> QUOTED PASSAGE:
+ + + + +
# Back after an extended hiatus



## MBuzzy (Jul 4, 2011)

Hey everyone!  I thought I'd just drop in here, since I've been gone for so long.  For those of you that still remember me, Hi!  I'm glad to be back - I've missed this place a lot!

For all of the new people, my name is Craig Mills.  I joined the board back in 2006 while I was in Korea.  I've been training in Tang Soo Do/Soo Bahk Do off and on for about 6 years cumulatively, plus 2 years in Haidong Gumdo and a spattering of Aikido and Tae Kwon do.  I prefer Korean martial arts for the most part but am a strong believer in cross training.  

I'm also a Civil Engineer in the Air Force, which explains my absence.  I deployed last year to Afghanistan, where the board was blocked, so I was forced into a break.  Before I left, I was a Super Moderator and unless Bob tells me otherwise  will be easing back into that role as I remember how things work, read all of the revised policies and get used to the new layout.  I'm in the process of moving to San Antonio, Texas, so I'll be looking for a new place to train and only here about half time until I get settled in there.  I look forward to talking to everyone and hearing the great new ideas here!


----------



## Sukerkin (Jul 4, 2011)

Hey Buzzy :waves:.

Wonderful to see you back and so happy that you came through your tour unscathed {fingers crossed that that is true}.

Welcome back, good sir.


----------



## MBuzzy (Jul 4, 2011)

Yep, no problems.  Mission Complete, no new or unwanted holes in my body.  Aside from the fact that my kid got huge while I was gone, it was fun!


----------



## seasoned (Jul 4, 2011)

Welcome back, Craig. Thank you for your service.
+ + + + +
> SOURCE MATERIAL:
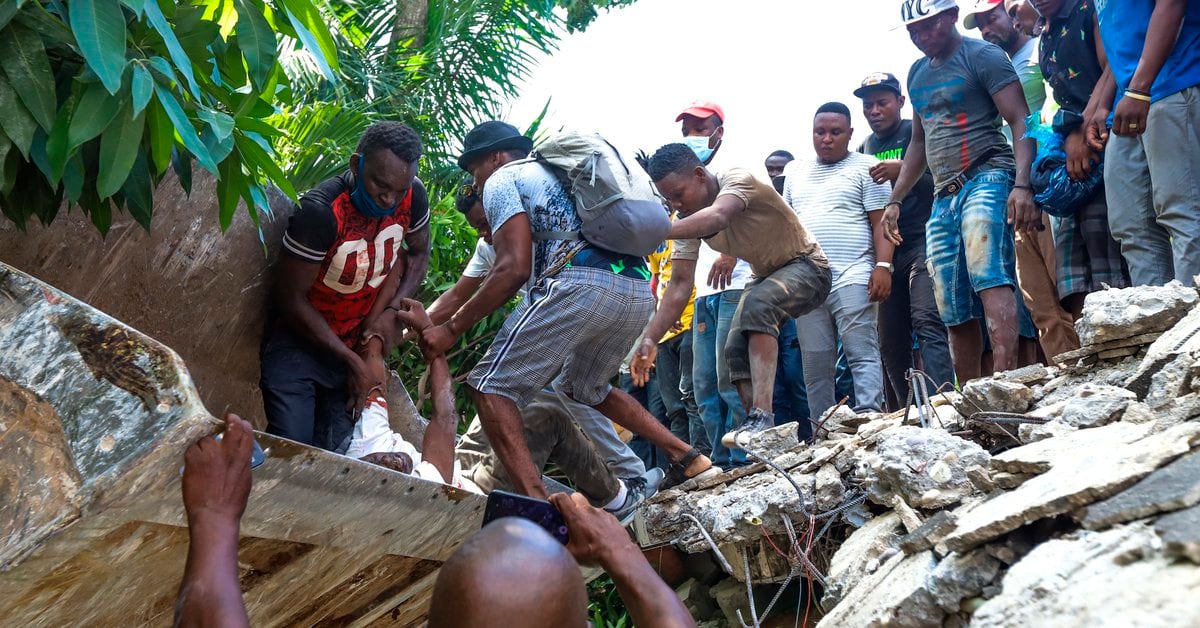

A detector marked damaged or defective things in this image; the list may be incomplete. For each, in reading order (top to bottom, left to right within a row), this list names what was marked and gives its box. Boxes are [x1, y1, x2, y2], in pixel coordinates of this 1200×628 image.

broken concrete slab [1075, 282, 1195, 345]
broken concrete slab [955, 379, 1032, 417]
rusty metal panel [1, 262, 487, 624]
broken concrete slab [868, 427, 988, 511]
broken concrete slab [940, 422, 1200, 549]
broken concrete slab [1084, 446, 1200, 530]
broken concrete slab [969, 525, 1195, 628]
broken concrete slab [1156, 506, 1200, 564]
+ + + + +
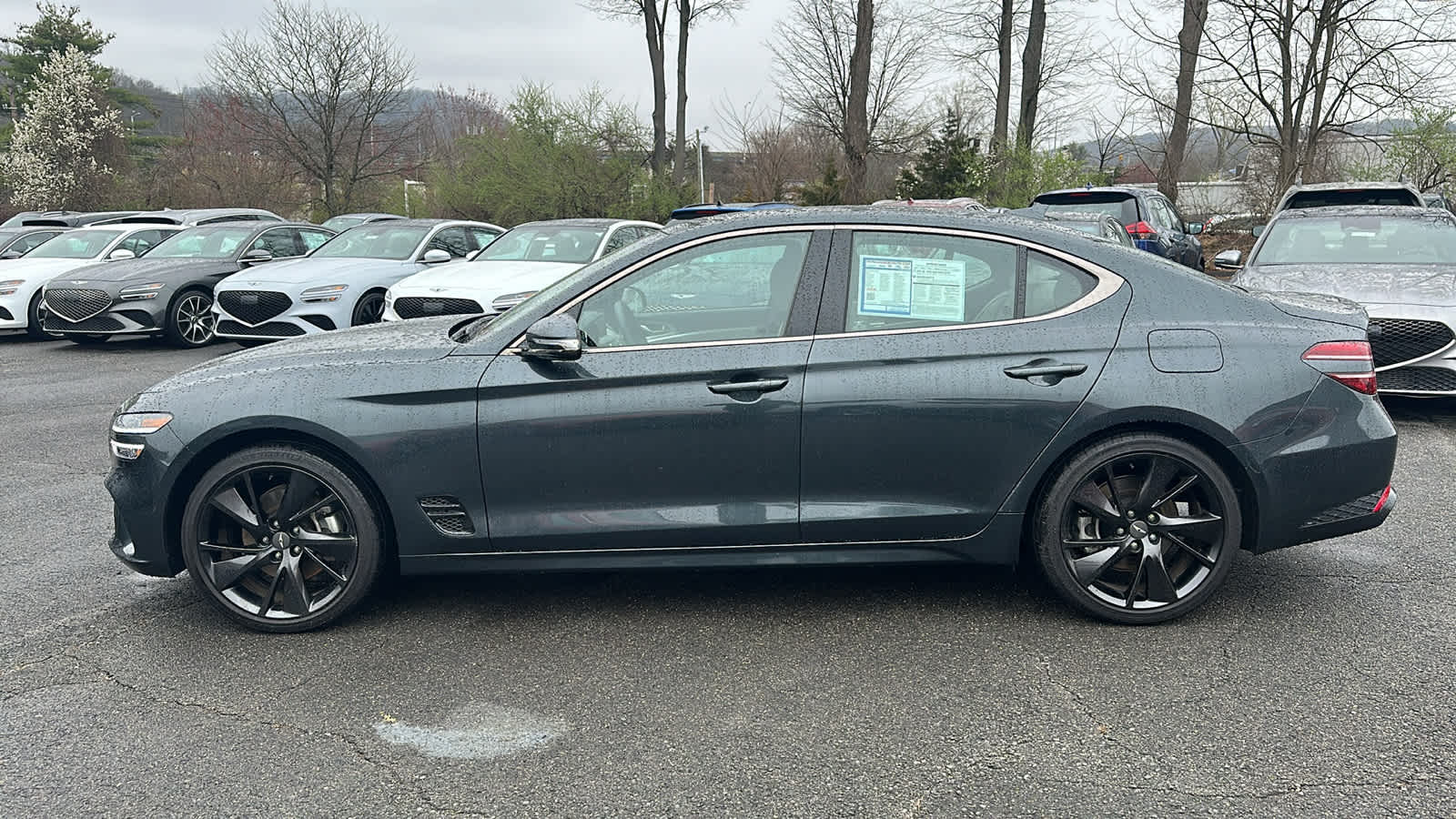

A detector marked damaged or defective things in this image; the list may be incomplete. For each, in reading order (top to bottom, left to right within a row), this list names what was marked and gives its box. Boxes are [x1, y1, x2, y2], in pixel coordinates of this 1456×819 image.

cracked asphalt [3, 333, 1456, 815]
+ + + + +
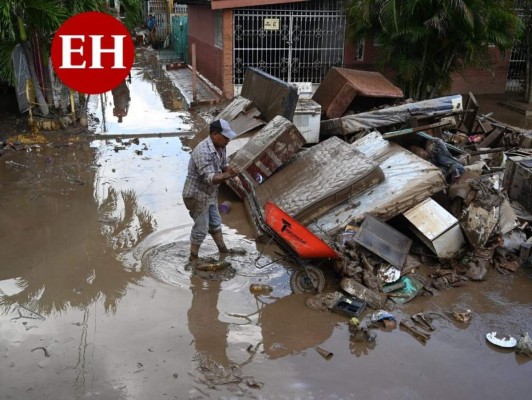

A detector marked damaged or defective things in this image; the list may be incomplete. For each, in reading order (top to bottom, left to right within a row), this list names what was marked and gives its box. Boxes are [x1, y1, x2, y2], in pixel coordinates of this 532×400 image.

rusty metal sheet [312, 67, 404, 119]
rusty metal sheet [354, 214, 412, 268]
+ + + + +
> TASKS AND EXERCISES:
[A] In the forum thread, where was MBuzzy deployed last year?
[B] Sum up the forum thread in two sentences.
[C] Say whether each statement agrees with the forum thread, answering yes or no and quoting the words that decide it: (i) MBuzzy joined the board while he was in Korea. (ii) MBuzzy trained in Haidong Gumdo for six years. (iii) MBuzzy is moving to San Antonio, Texas.
The entries above are separate material from the forum thread.

> EXPECTED RESPONSES:
[A] Afghanistan.

[B] Craig Mills (MBuzzy), a Tang Soo Do/Soo Bahk Do practitioner and Air Force Civil Engineer, returns to the board after a deployment to Afghanistan, where the board was blocked, and plans to ease back into his Super Moderator role while moving to San Antonio, Texas. Other members welcome him back, and he confirms he came through without problems.

[C]
(i) Yes: "I joined the board back in 2006 while I was in Korea."
(ii) No: "plus 2 years in Haidong Gumdo"
(iii) Yes: "I'm in the process of moving to San Antonio, Texas"